AN ISRAELI COURT has ruled that the state is not responsible for the death of American activist Rachel Corrie, who was crushed by an army bulldozer on the Gaza strip in 2003.
Corrie’s family had brought a civil claim for negligence against the state of Israel over their 23-year-old daughter’s death.
Corrie, a pro-Palestinian activist, was attempting to stop the demolition of a family home in Rafah on to the Gaza-Egypt border when she was crushed by a bulldozer in 16 March 2003. Witnesses said the driver of the bulldozer had had a clear view of Corrie but drove straight ahead, knocked her under the vehicle and then backed over her body.
A military judge ruled the driver had not seen Corrie and that her death had not been caused by the vehicle itself but that she had been “struck by a hard object, most probably a slab of concrete which was moved or slid down while the mound of earth which she was standing behind was moved”.
Corrie’s death came during the height of the second intifada, or uprising, during which house demolitions were common and increasingly violent incidents on both sides were widespread.

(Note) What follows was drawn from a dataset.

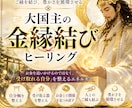 金運を追いかけず、「受け取れる自分」を整えます お金が入っても残らない…その理由見つめてみませんか？ イメージ2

The Israeli Defences Forces said houses bulldozed by the military were harbouring terrorists, concealing weapons or facilitating arms-smuggling via underground tunnels. Human rights activists said the demolitions were collective punishment, with Israeli human rights organisation B’Tselem claiming that 1,700 homes were destroyed between 2000 and 2004, leaving 17,000 people homeless.
Following her death, the then-Israeli Prime Minister Ariel Sharon promised a “thorough, credible and transparent” investigation into Corrie’s death.
A Palestinian man holds a candle and a picture of American peace activist Rachel Corrie during a memorial service in the West Bank town of Ramallah Tuesday, March 18, 2003. Image: MUHAMMED MUHEISEN/AP/Press Association Images.
At the time, fellow activist and eyewitness Richard Purssell, from Brighton, said:
She was standing on top of a pile of earth. The driver cannot have failed to see her. As the blade pushed the pile, the earth rose up. Rachel slid down the pile. It looks as if her foot got caught. The driver didn’t slow down; he just ran over her. Then he reversed the bulldozer back over her again.
Another actvitist, 18-year-old Tom Dale said:
The bulldozer went towards her very slowly, she was fully in clear view, straight in front of them. Unfortunately she couldn’t keep her grip there and she started to slip down. You could see she was in serious trouble, there was panic in her face as she was turning around. All the activists there were screaming, running towards the bulldozer, trying to get them to stop. But they just kept on going.
In the wake of her death, the Guardian published a series of emails that she had sent to her parents describing her impressions of the conflict.
Corrie’s parent’s Cindy and Craig, of Olympia, Washington state, launched a civil suit in response to the 2003 military court ruling, describing the move as a “last resort”. In their civil case, they accused the Israeli military of either unlawfully or intentionally killing Rachel or of gross negligence. They requested a symbolic $1 in damages in legal expenses.
During the civil case, the driver of the bulldozer testified anonymously from behind a screen for”security reasons”, reports the Guardian. He repeatedly insisted he had not seen her on top of the pile of earth, saying: “I didn’t see her before the incident. I saw people pulling the body out from under the earth.”
Today, Judge Oded Gershon dismissed the case, ruling that Corrie had been protecting terrorists in a designated combat zone and had not moved out of the way of danger as any reasonable person would have done, reports the BBC. The 23-year-old’s death had been a “regrettable accident,” he said.
Gershon said no compensation would be paid to the Corrie family and that the family would not have to pay costs of the case.